Mugabe’s body to be flown out of Singapore for burial
On Thursday and Friday, Mugabe's body will lie in state at Rufaro Stadium in the capital so the public can pay their respects.
In this file photo taken on June 8, 2000 Zimbabwean President Robert Mugabe clenches his fist as Zanu PF party praises him at a rally in the village of Mupandawana, some 230 km South of the capital Harare. Robert Mugabe, who led Zimbabwe with an iron fist from 1980 to 2017, has died aged 95, the country’s president announced on September 6, 2019. / AFP / Odd ANDERSEN
The body of Zimbabwe’s former president Robert Mugabe was flown home from Singapore on Wednesday morning, five days after he died in a hospital in the wealthy city-state.
Police motorbikes escorted the white Mercedes hearse carrying Mugabe’s body from Singapore Casket, a funeral parlour where he had been kept since his death.
A plane carrying the former leader and the visiting delegation departed shortly afterwards, his nephew Adam Molai told AFP.
“It just left now,” he said by phone from the plane as it took off, with the noise of the aircraft audible in the background.

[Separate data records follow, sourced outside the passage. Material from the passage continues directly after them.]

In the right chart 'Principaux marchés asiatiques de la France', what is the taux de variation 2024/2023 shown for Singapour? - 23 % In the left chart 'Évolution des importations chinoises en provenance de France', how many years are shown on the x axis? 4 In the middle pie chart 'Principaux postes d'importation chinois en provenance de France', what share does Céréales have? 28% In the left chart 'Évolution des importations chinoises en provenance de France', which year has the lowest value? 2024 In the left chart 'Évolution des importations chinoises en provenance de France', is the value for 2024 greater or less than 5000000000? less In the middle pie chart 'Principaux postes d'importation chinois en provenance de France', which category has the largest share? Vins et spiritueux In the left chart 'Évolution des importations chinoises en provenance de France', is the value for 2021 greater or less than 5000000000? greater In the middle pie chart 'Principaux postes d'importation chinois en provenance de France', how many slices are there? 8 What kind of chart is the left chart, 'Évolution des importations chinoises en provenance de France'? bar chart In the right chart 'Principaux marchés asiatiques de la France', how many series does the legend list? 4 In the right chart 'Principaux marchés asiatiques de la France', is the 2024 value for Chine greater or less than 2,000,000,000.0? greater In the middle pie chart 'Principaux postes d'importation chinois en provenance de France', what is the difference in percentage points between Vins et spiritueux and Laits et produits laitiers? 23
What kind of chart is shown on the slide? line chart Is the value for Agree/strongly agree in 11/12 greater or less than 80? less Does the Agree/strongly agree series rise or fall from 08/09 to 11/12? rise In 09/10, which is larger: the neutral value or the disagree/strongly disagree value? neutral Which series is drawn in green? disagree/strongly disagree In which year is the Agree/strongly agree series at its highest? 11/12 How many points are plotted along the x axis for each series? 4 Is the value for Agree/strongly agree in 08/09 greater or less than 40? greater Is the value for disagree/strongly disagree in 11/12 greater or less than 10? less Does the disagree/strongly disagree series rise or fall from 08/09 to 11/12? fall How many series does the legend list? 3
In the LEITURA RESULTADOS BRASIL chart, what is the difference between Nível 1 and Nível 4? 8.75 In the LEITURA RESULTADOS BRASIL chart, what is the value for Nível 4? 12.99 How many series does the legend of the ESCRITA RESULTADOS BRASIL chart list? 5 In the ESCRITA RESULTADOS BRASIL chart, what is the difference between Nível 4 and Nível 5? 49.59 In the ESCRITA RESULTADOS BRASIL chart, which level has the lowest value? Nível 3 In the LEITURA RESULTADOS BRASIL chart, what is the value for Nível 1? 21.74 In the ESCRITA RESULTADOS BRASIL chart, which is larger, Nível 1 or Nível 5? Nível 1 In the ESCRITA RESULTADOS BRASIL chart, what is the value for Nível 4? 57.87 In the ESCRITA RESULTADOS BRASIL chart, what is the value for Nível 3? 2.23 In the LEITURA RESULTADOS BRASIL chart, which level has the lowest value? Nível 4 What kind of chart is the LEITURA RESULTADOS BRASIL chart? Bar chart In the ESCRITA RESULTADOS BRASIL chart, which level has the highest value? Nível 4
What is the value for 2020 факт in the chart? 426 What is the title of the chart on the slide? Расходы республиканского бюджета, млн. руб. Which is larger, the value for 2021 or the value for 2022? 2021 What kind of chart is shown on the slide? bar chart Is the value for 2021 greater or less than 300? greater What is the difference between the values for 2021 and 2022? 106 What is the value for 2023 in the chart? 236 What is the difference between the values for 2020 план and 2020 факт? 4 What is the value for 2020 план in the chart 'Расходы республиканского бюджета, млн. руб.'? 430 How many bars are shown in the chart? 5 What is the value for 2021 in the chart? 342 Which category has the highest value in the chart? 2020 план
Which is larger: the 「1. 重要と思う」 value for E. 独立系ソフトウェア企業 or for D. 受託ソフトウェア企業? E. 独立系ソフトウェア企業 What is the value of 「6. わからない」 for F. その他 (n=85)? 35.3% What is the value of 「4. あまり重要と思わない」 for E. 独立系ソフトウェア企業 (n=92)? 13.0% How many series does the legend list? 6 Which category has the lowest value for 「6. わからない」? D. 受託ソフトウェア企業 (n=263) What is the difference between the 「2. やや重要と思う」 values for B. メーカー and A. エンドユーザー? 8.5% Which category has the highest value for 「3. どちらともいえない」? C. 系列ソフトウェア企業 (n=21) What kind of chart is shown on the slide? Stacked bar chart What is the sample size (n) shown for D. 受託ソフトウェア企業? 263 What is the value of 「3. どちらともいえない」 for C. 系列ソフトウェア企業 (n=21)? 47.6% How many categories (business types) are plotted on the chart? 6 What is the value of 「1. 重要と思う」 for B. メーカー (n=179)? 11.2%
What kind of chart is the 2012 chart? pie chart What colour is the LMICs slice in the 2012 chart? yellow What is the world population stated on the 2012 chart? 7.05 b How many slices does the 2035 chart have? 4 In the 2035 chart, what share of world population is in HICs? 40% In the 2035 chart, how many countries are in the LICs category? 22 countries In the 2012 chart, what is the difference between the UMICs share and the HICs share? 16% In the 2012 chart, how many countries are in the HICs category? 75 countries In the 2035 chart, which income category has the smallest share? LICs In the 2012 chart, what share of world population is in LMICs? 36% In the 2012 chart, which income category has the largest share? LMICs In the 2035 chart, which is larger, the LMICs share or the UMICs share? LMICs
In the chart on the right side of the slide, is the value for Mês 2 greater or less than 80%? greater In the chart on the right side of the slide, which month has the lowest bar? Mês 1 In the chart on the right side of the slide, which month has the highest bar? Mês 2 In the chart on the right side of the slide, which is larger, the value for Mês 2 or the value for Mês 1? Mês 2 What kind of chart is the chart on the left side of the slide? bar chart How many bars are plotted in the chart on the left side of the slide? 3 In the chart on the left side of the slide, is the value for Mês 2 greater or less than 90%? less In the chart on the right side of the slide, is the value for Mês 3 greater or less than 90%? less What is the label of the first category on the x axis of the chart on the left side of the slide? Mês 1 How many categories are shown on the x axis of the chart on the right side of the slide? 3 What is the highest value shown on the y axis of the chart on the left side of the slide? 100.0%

The delegation from Zimbabwe arrived on Tuesday and attended a private Catholic mass for Mugabe at the funeral parlour, which was officiated by a Zimbabwean priest.
Mugabe’s body was expected to arrive in Zimbabwe on Wednesday at 3pm (1300 GMT), a family member told Reuters. From there, it will be taken to his home village in Kutama, west of the capital Harare, where he has been mourned as a hero and where there will be an overnight wake.
Mugabe died on Friday. He was 95.
Saturday funeral
The former guerrilla leader had dominated Zimbabwean politics for almost four decades from independence in 1980 until he was removed by his own army in a November 2017 coup.
Revered by many as a liberator who freed his people from white minority rule, Mugabe was vilified by others for ruthlessly crushing his opponents and wrecking one of Africa’s most promising economies.
On Thursday and Friday, Mugabe’s body will lie in state at Rufaro Stadium in the capital so the public can pay their respects.
The 35,000-seater stadium is where Mugabe took his oath of office when Ian Smith, the Prime Minister under the colonial Rhodesian regime, handed over power.
There Mugabe hoisted the new Zimbabwe flag and lit the independence flame on April 18, 1980 — bringing hope for a new era after a long guerrilla war.
The official funeral will be held on Saturday at the 60,000-seat National Sports Stadium in Harare and foreign leaders are expected to attend.
He will be buried on Sunday but the location remains unclear.
Mugabe’s family is resisting the government’s plan to bury him at the National Heroes Acre monument in the Harare and wants him to be interred in his home village, relatives have told Reuters.